A RIO mortgage requires you to make monthly interest payments. The loan itself is repaid when you sell your property, move into long-term care, or pass away. You must prove you can afford the ongoing interest payments.

Leasehold

Leasehold refers to owning a property but not the land it's built on, usually for a set period under a lease agreement. Lenders often require the lease to last for a certain number of years to qualify for equity release.

Third-Party

If you need someone else to manage your equity release on your behalf, they would be considered a Third Party. You must give permission for this, and there are specific areas of the process that a third party can handle.

Right to Remain

The Right to Remain ensures you can continue living in your home until the end of your equity release plan, usually until your death or a move into long-term care, as long as you adhere to the plan's conditions.

Variable Rate Plans

Variable rate plans feature interest rates that can change over time based on market conditions. These plans often start with lower interest rates, but the rate can fluctuate annually.

Lump Sum

A Lump Sum plan allows you to take out your equity release money in one single payment, giving you access to the full amount immediately.

Prevailing Rates

Prevailing rates refer to the current interest rate available at a given time. If you have a drawdown plan, any additional funds you withdraw in the future will be subject to the prevailing rates at that time, which may differ from your initial rate.

LTV (Loan to Value)

LTV stands for Loan to Value, which is the percentage of your property's value that you borrow. For example, if you borrow £30,000 against a property worth £100,000, your LTV is 30%.

Disbursements

Disbursements are costs incurred by your solicitor on your behalf, such as fees for property surveys or land registry searches. These are typically in addition to the solicitor's basic fees.

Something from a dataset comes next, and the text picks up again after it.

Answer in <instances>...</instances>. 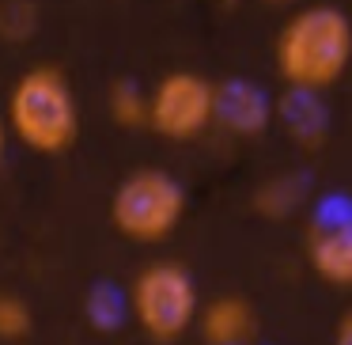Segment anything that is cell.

Retentions and Undertakings

During the property survey, the surveyor may identify necessary repairs. The lender may hold back some funds until these repairs are completed, or they might require you to agree to complete them within a specific timeframe.

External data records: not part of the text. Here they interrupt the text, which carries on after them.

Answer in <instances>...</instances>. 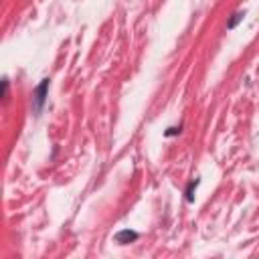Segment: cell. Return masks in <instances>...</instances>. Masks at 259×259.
<instances>
[{
    "instance_id": "6da1fadb",
    "label": "cell",
    "mask_w": 259,
    "mask_h": 259,
    "mask_svg": "<svg viewBox=\"0 0 259 259\" xmlns=\"http://www.w3.org/2000/svg\"><path fill=\"white\" fill-rule=\"evenodd\" d=\"M49 85H51V81H49V79H42L40 85L34 89V111H40V109H42V103H45V99H47Z\"/></svg>"
},
{
    "instance_id": "7a4b0ae2",
    "label": "cell",
    "mask_w": 259,
    "mask_h": 259,
    "mask_svg": "<svg viewBox=\"0 0 259 259\" xmlns=\"http://www.w3.org/2000/svg\"><path fill=\"white\" fill-rule=\"evenodd\" d=\"M115 243H119V245H127V243H134L136 239H138V233L136 231H130V229H123V231H119V233H115Z\"/></svg>"
},
{
    "instance_id": "3957f363",
    "label": "cell",
    "mask_w": 259,
    "mask_h": 259,
    "mask_svg": "<svg viewBox=\"0 0 259 259\" xmlns=\"http://www.w3.org/2000/svg\"><path fill=\"white\" fill-rule=\"evenodd\" d=\"M196 184H198V180H194V182H190V186H188V190H186V200L188 202H192L194 200V190H196Z\"/></svg>"
},
{
    "instance_id": "277c9868",
    "label": "cell",
    "mask_w": 259,
    "mask_h": 259,
    "mask_svg": "<svg viewBox=\"0 0 259 259\" xmlns=\"http://www.w3.org/2000/svg\"><path fill=\"white\" fill-rule=\"evenodd\" d=\"M239 20H243V12H237V14H233V18L229 20V24H227V28H235Z\"/></svg>"
},
{
    "instance_id": "5b68a950",
    "label": "cell",
    "mask_w": 259,
    "mask_h": 259,
    "mask_svg": "<svg viewBox=\"0 0 259 259\" xmlns=\"http://www.w3.org/2000/svg\"><path fill=\"white\" fill-rule=\"evenodd\" d=\"M174 134H180V127H168L166 136H174Z\"/></svg>"
}]
</instances>
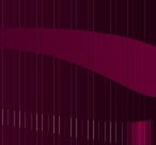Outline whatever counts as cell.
<instances>
[]
</instances>
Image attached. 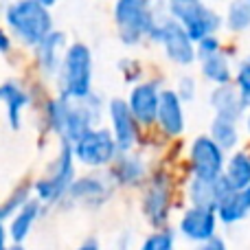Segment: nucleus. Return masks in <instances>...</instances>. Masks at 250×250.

Early Repayment Charge (ERC) Exemption

Some equity release plans offer an ERC exemption, allowing joint customers to repay their equity release without penalty if one partner passes away or moves into long-term care within a set period.

Up/Down Valuation

An Up/Down Valuation refers to a property valuation that is higher or lower than expected. This may affect the amount you can borrow or the interest rate offered by the lender.

Equity Release Council

The Equity Release Council is the industry body that ensures members maintain high standards of integrity and transparency in dealing with customers. Our company is proud to be a member of this organization.